Gayle Hart told Action News Jax that it wasn't fair that the fair was getting a bad rap. Well, life isn't fair, and fairs are in August (except for in Florida, where they're in November). Back in 1998, I got my car broken into at a Milwaukee Bucks game when I parked about four blocks from the arena and near a shady neighborhood. I stopped buying my three-pack of tickets after that. It wasn't really the Bucks' fault or responsibility, and yet it was. I'll tell you this, what goes on inside the fair must be controlled, but it also matters what goes on outside the fair. That's fair, if you want me there.

I've seen the facts that show how much has been done when it comes to stopping people with assault rifles or bombs from entering the fair. That's fine, but what can be done about gunshots outside the fair or fights without guns inside?

Change of Venue
This is the most drastic of all changes, and most expensive. I'm sure people have discussed putting the fair up near the zoo, and there seems to be land to do it, but would that make sense? I'd probably pay extra for a pass to both attractions for the day. OK, maybe not on adjacent properties, but in that semi-abandoned part of town. I assume there's a lot of land in Baymeadows and Southside that would be in a flood plain and be no good for permanent housing or business, but might be just fine for a November event. Like I said, this has probably been considered before, and the idea was to make the fair accessible to the most people. The problem with accessibility is that it includes everyone. 

Change of Clientele
If you want to limit who attends the fair, you certainly can. Here's what Wisconsin's State Fair went to while we were living there (and still enforces):
Admission Policy (After 6 pm)
Fairgoers under 18 years of age entering the Fair after 6 pm must be accompanied by a parent or guardian 21 years of age or older. Proof of age is required.

A lot of people will say this isn't fair. It's ageism. It's racism. Classism. And maybe it doesn't even work to curb actual crime. But it did work on the perception of crime, and I continued to take my family. In fact, in a correspondence with Wisconsin State Fair, I learned more about the policy there.

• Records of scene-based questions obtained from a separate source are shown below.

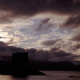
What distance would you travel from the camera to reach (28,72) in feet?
653

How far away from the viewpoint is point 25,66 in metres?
199

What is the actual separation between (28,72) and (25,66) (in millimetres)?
6208

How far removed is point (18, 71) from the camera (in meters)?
195

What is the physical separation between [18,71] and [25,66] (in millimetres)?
8308

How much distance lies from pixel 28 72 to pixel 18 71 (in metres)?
9.86
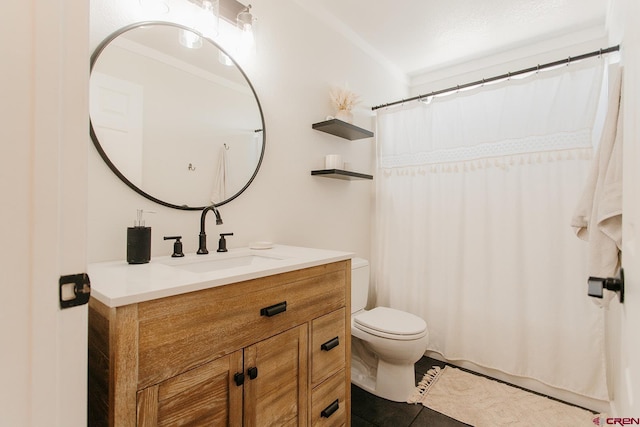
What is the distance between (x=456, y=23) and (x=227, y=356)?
259 centimetres

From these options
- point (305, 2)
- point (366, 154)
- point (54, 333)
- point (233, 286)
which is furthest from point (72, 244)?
point (366, 154)

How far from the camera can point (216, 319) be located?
2.85 ft

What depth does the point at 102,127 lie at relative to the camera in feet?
3.67

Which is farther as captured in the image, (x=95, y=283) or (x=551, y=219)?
(x=551, y=219)

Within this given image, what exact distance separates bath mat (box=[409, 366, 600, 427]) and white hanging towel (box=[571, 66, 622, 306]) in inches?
37.8

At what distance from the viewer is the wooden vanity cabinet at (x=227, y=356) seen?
701mm

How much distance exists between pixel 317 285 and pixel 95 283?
758mm

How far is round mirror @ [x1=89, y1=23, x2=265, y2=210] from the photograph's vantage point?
3.77 feet

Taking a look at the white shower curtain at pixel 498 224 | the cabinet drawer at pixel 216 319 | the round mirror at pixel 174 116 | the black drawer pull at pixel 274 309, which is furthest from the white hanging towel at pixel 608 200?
the round mirror at pixel 174 116

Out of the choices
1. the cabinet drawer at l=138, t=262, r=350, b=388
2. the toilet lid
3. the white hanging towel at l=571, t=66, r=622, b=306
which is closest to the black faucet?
the cabinet drawer at l=138, t=262, r=350, b=388

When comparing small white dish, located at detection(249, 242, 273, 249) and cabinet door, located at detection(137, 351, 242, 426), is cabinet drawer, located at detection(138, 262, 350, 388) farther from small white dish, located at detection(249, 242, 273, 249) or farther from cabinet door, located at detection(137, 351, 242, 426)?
small white dish, located at detection(249, 242, 273, 249)

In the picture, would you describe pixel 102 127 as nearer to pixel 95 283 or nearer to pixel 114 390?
pixel 95 283

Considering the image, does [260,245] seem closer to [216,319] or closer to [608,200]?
[216,319]

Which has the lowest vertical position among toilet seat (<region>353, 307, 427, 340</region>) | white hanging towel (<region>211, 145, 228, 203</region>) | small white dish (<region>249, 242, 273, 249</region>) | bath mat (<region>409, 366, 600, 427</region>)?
bath mat (<region>409, 366, 600, 427</region>)
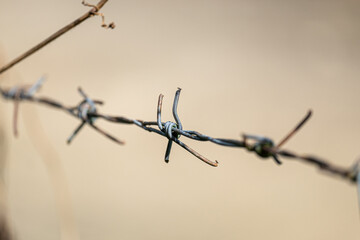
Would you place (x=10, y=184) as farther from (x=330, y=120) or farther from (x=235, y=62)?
(x=330, y=120)

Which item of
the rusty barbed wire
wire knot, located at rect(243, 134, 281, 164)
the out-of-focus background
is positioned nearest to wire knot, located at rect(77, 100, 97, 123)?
the rusty barbed wire

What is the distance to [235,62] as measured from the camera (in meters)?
3.09

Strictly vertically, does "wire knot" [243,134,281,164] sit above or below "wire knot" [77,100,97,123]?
above

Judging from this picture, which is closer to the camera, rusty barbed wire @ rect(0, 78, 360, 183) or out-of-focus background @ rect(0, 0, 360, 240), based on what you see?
rusty barbed wire @ rect(0, 78, 360, 183)

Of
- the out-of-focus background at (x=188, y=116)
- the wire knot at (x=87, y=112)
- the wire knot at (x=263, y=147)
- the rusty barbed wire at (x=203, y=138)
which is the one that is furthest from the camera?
the out-of-focus background at (x=188, y=116)

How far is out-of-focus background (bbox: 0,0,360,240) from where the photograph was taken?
223cm

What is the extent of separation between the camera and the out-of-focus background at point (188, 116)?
7.32 ft

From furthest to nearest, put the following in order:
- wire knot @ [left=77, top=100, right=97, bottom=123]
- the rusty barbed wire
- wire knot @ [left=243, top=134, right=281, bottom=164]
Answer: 1. wire knot @ [left=77, top=100, right=97, bottom=123]
2. wire knot @ [left=243, top=134, right=281, bottom=164]
3. the rusty barbed wire

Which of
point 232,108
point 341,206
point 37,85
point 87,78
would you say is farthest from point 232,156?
point 37,85

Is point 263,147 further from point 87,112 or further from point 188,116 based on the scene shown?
point 188,116

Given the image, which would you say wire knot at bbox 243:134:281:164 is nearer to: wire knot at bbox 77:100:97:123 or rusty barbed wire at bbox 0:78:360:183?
rusty barbed wire at bbox 0:78:360:183

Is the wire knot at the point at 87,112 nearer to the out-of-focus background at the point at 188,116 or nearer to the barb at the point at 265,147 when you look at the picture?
the barb at the point at 265,147

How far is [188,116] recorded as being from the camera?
2627mm

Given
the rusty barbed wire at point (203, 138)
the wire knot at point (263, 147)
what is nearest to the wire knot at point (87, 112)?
the rusty barbed wire at point (203, 138)
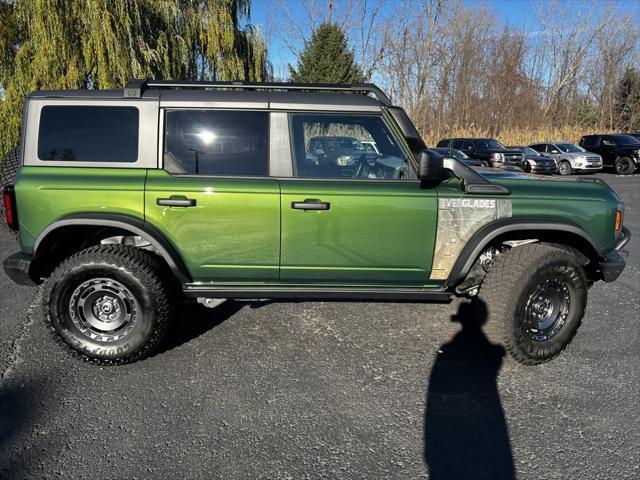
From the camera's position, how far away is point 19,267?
3.17 metres

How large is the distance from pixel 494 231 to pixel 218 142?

It was opening night 2011 when fighting in the Midway led to fighting in the adjoining neighborhood. That led to the policy above, and the following attendance in years since:

2011: 911,231
2012: 920,962
2013: 1,012,552
2014: 1,030,881
2015: 1,033,053
2016: 1,015,815
2017: 1,028,049
In terms of actual data, I can tell you that since then our arrest rates have decreased significantly, with this past year being our all-time low (32 arrests). But I do need to qualify that we have also instituted the use of metal detectors at every gate (2016 & 2017) which also plays a part in this statistic.
The Wisconsin State Fair representative says there are a handful of complaints each year since the policy has been instituted, but the lower arrest rates and higher attendance mean that the policy isn't going anywhere.

Change of Policing 
I get it that the fair this year had a big fire to put out because people are worried about mass shootings. The problem is that there are actually two fires: terrorism and crime. Let's say terrorism is this big brush fire, but crime is this nasty little grease fire. Well, our local fair doused those fires with lots and lots of water. I'm pretty sure there's little chance of terrorism at Jacksonville's fair, and that's great. The problem is that most of the people of Jacksonville are not (or should not be) worried about terrorism on a daily basis. We're actually MORE worried about good old-fashioned, traditional American crime. The fair should also be worried about this. Most people don't really think international terrorists want to target Duval's County Fair, but we appreciate the concern. What most of us really want is to know that we can drive to and from the fair, and spend time at the fair, in relative safety, without worrying about car burglaries or feeling intimidated. That's more than a bunch of metal detectors and officers looking for potential terrorists to tackle. It means securing the surrounding area and profiling large groups of young people that might intimidate fairgoers.

It's actually very fair: you eliminate crime and the perception of crime, and you can thrive as a destination. I'm still looking for that place. There was a shooting at the beach on July 4th (the night we were there) and at the St. Johns Town Center (within a week of us being there), so I have perceptions of those places and times as much as of the fair. The good news for the fair is that it's two weeks of being vigilant and then you can let the surrounding area go to hell if you want. But you better make sure there's not a peep next year, especially if nothing is done just because you don't think it's fair.